Todd argues that scientists feel insights from these other disciplines are “irrelevant” – but he misses the point, that they are irrelevant to science. Science is a collection of methods to empirically test ideas about how the world works through observation and experimentation. Other intellectual activity, like aesthetics and value judgments, are simply not part of science, even though they may provide other kinds of insights and wisdom.
In the comments section, a commenter called Iapetus said:
So, the patented “scientism” accusation has been hurled out because someone wishes to shield certain beliefs from rational, scientific investigation. Furthermore, the usual suspects come out and bleat their “Self-refuting! Self-refuting!” mantra. A familiar start to the New Year…
Ha ha ha…
A little further down in that same comment entry he says:
..both scientists and philosophers of science worth their salt recognize and continuously stress the preliminary nature of our scientific knowledge, models and theories and furthermore the fact that we can never be absolutely certain of being in possession of THE TRUTH. Thus, all scientific results and conclusions are incessantly tested and critiqued, while always being open to amendment or even outright abandonment.

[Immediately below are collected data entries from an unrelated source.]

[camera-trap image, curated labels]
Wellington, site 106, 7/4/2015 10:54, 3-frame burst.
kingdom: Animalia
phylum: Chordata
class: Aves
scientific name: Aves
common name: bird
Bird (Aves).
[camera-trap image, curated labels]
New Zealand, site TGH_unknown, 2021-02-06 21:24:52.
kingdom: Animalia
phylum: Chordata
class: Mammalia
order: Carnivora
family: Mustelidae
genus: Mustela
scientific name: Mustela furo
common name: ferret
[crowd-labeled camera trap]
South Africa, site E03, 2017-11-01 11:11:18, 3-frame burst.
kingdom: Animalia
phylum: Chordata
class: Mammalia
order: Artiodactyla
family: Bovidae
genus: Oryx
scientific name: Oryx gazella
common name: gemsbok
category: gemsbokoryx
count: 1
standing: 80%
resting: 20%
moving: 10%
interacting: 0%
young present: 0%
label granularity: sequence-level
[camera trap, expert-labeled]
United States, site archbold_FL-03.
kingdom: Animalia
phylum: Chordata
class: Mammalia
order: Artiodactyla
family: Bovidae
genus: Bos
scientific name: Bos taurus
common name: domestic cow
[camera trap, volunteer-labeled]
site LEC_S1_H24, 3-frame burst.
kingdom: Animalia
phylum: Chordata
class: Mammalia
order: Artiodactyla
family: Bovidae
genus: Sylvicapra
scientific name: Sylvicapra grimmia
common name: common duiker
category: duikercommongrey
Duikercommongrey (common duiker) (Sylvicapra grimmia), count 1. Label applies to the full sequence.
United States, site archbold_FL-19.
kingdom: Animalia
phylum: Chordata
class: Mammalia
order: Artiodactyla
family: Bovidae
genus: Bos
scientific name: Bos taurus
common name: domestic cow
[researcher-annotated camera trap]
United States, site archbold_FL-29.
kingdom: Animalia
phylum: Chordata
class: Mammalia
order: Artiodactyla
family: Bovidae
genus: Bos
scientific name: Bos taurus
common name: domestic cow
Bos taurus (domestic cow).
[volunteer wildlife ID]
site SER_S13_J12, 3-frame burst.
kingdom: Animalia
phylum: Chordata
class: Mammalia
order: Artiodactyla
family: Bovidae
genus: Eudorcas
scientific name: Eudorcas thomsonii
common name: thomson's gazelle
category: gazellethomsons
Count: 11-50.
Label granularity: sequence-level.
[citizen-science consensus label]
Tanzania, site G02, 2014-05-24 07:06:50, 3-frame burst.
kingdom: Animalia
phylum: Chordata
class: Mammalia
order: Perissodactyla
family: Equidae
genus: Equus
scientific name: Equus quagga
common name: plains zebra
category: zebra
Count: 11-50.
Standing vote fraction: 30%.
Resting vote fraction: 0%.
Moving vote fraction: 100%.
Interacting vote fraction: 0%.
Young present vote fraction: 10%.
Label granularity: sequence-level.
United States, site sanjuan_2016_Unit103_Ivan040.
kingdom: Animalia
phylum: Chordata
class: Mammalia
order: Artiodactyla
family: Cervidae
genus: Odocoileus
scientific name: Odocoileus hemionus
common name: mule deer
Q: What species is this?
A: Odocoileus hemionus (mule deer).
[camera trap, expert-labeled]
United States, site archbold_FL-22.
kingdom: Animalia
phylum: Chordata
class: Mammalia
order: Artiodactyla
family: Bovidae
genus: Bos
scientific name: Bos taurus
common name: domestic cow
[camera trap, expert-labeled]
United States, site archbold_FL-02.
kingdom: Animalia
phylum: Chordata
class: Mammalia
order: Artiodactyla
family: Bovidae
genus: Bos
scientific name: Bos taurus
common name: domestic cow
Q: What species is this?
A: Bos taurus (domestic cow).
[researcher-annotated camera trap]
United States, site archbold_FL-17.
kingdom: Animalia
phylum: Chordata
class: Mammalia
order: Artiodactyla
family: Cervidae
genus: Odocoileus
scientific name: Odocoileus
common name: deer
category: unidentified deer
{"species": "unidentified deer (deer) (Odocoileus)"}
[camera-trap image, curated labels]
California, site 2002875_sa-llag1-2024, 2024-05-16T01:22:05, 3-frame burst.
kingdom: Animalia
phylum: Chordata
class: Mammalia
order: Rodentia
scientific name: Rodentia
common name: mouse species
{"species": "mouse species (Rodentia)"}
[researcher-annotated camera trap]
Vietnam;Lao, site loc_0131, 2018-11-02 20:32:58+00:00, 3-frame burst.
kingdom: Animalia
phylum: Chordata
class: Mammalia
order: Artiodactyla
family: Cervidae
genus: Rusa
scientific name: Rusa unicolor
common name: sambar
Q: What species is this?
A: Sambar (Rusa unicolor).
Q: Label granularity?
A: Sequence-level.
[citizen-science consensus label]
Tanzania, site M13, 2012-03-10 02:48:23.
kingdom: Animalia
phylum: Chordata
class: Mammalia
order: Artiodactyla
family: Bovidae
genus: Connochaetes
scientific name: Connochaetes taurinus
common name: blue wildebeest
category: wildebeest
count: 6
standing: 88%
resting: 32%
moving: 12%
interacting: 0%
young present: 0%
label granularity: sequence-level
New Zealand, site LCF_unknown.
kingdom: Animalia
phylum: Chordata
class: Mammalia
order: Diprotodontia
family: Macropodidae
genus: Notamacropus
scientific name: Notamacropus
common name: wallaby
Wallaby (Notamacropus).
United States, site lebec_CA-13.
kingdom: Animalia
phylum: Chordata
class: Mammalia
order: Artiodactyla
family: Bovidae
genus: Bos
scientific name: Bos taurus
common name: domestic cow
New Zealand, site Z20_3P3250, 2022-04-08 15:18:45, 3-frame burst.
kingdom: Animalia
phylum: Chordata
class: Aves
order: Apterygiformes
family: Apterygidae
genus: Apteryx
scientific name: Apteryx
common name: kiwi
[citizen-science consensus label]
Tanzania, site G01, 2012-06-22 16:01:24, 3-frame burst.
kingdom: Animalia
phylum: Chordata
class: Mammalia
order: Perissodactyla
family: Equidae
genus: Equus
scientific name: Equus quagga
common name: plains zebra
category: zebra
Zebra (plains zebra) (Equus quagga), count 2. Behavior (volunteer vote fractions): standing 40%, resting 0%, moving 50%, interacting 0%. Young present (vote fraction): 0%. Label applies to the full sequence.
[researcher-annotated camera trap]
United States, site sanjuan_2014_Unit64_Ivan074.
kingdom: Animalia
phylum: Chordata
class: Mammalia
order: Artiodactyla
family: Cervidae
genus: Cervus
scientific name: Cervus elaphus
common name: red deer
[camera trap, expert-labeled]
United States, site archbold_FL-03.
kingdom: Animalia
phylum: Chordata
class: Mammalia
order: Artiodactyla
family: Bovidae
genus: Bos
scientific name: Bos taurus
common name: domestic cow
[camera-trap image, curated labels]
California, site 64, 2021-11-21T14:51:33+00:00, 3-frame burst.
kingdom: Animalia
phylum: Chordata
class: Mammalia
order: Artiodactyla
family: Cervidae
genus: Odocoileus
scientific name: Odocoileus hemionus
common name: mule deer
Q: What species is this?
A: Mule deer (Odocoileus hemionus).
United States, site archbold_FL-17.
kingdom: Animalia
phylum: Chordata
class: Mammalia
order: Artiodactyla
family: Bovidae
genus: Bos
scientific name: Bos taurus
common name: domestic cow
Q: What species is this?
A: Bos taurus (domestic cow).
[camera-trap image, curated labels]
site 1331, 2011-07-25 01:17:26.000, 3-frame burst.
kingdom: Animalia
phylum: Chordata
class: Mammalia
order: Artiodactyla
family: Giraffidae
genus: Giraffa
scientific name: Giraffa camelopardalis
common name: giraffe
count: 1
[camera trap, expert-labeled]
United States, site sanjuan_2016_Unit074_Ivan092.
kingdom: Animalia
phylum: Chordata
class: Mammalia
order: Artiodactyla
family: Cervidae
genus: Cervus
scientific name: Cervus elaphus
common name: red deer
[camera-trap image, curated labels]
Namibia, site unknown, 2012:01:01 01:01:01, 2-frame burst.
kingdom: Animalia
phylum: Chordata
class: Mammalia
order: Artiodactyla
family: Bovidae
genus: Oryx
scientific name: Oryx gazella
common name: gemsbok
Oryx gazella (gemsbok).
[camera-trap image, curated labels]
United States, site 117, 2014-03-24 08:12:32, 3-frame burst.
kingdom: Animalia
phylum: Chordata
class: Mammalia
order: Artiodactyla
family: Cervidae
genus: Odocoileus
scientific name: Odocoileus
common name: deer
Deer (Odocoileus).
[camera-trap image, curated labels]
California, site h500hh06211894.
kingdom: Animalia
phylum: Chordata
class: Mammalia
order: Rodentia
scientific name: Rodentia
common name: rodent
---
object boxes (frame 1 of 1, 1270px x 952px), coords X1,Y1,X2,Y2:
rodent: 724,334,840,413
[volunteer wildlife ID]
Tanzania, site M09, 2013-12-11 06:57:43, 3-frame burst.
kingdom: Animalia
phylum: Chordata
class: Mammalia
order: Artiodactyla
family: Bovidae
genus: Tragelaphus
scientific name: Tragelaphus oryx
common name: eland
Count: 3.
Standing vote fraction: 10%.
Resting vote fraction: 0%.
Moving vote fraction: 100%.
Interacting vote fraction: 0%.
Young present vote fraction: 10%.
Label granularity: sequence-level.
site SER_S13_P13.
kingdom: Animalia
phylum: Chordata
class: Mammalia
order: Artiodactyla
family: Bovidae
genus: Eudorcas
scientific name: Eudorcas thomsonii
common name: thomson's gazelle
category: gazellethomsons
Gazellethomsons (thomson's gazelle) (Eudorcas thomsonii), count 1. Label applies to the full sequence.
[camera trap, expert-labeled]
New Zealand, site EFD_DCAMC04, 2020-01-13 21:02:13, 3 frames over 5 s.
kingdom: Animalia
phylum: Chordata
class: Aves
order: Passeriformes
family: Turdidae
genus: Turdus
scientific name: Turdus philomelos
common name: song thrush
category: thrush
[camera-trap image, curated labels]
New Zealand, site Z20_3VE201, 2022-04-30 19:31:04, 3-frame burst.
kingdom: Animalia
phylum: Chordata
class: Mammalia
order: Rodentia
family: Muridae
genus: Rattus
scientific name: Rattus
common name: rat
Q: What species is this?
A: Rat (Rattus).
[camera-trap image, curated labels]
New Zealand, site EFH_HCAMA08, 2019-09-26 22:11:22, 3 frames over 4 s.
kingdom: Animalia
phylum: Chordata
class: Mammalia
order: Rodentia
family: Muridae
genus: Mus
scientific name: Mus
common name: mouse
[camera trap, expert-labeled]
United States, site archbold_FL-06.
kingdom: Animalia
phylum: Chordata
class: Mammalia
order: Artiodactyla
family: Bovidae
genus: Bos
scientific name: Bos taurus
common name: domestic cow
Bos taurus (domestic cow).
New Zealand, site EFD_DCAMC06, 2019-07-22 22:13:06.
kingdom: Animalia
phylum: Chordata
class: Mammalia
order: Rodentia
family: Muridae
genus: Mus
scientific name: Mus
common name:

The outcome is a body of interwoven knowledge which is based on intersubjective corroboration as well as ceaseless mapping against reality; Popper called this the “regulatory idea of truth”. Due to this method, said knowledge deserves a very high confidence value.
Now, this does not mean that only science can produce true or at least approximately correct beliefs about the physical world. As Heraclides already mentioned, one might stumble upon a piece of true knowledge by pure luck or a stroke of genius or simply by going about one’s daily routine. However, the only way we have developed thus far to increase our confidence in said knowledge is by making it amenable to intersubjective corroboration and testing against reality. Lacking this possibility and/or willingness (*cough* – religious dogma – *cough*), any such claims deserve a low confidence value.
I will keep updating this blog entry with snippets of interesting online commentary on “scientism”, as and when I find those that I think are worth sharing.